Someone fixed the bottleneck in pv to hit 123 GB/s [1].

Someone else managed to double yes performance [2] via vmsplice.

[1] https://www.reddit.com/r/unix/comments/6gxduc/how_is_gnu_yes...

[2] https://www.reddit.com/r/unix/comments/6gxduc/how_is_gnu_yes...


Removing a bottleneck in pv to get it to 123 GB/s?! I thought: cool! This kind of work is right up my alley! I'm curious, let's see how this person did it. I read that reddit post and I see the guy is mrb_... My own work, from 4 years ago. I completely did not remember :)


Hah. That's so much better than the opposite - 'who wrote this terrible, buggy, badly formatted code??!' then finding it was you several years ago.


This made me chuckle. I've done this a handful of times in the form of SO answers. Always a fun feeling to discover you've helped yourself somehow.


I don't know this mrb_ guy you're referring to, but is he the same person as _mrb or mrb? Whoever he is, he's clearly a snake_case kind of guy... next I expect to see m_rb because that's the only other form of private member variables I've seen in C++.

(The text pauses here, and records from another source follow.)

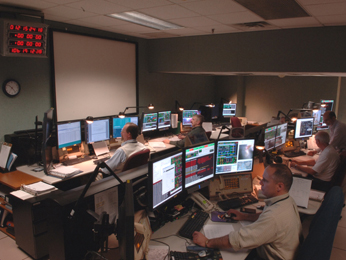 people sitting in front of computers in the Space Telescope Operations Control Center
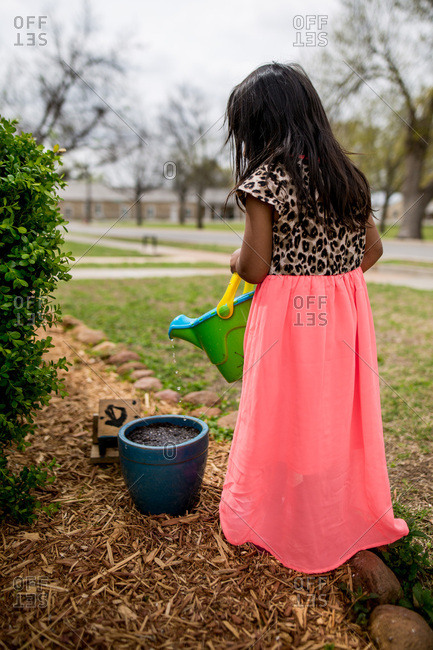Girl in dress watering plant pot
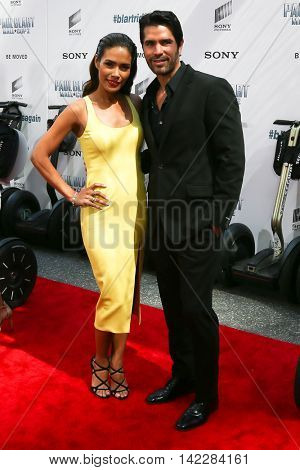 NEW YORK-APR 11: Actors Daniella Alonso (L) and Eduardo Verastegui attend the world premiere of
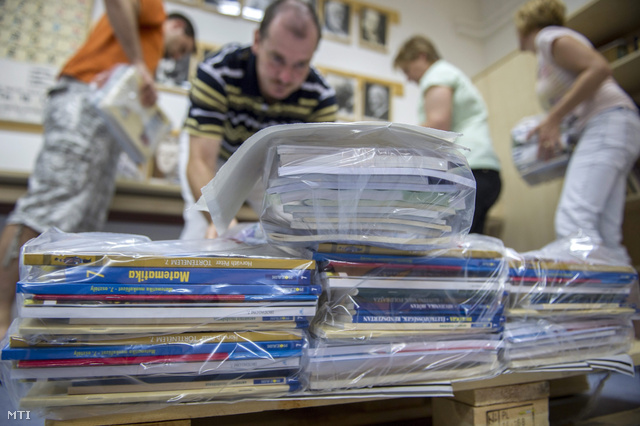 A békési Dr. Hepp Ferenc Általános Iskola és Alapfokú Művészeti Iskola tanára tankönyveket pakolnak 2013. augusztusában, miután kiszállították a tankönyvek egy részét.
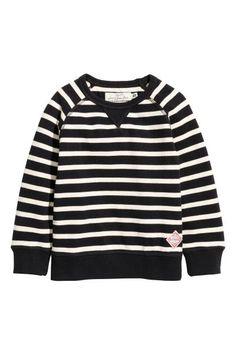 Een sweater van katoenpiqué met lange raglanmouwen en een kleine applicatie onderaan. De sweater heeft een ribboord aan de onderkant en onder aan de mouwen.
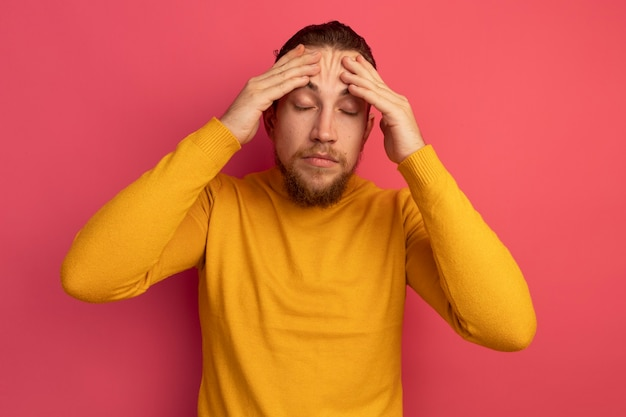 아프고 잘 생긴 금발의 남자는 분홍색에 이마에 손을 넣습니다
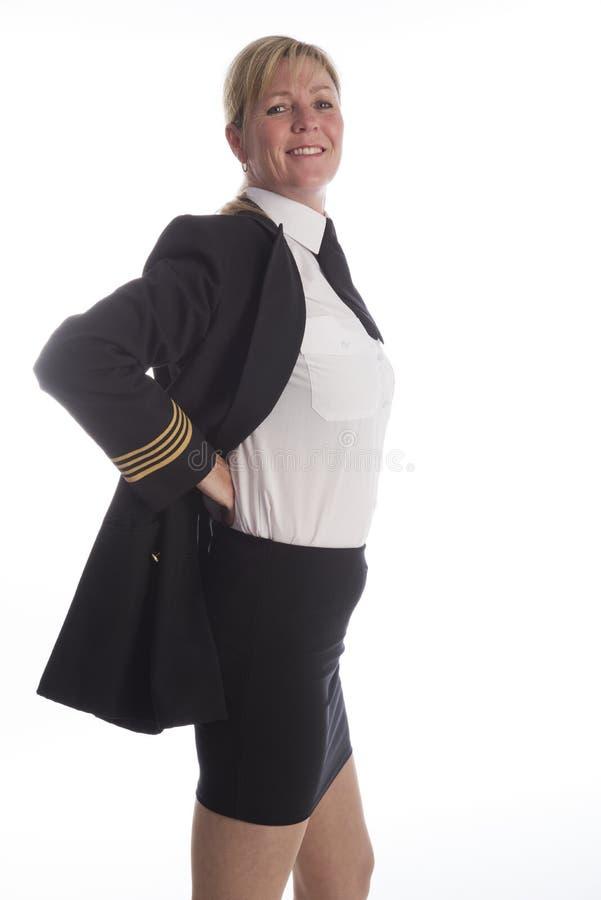 Pilot- anseende för flygbolag som justerar hennes likformig arkivfoton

I’m a little surprised there’s no references to the gnu coreutil yes source. I love speculation as much as the next guy but a lot of it could be satisfied by reading the source code. It’s fascinating that the BSD code is linked but not the primary subject!

Source for yes which does all the buffer malarkey: https://github.com/coreutils/coreutils/blob/master/src/yes.c

Source for the actual output: https://git.savannah.gnu.org/gitweb/?p=gnulib.git;a=blob_pla...


Maybe the OP was edited in response to this, but right now it does link to exactly the same thing as you do. Search for "Let's see how yes does it".


Can 4 year old posts still be edited?


No idea, but the link was there back in 2020:

https://web.archive.org/web/20200122231049/https://old.reddi...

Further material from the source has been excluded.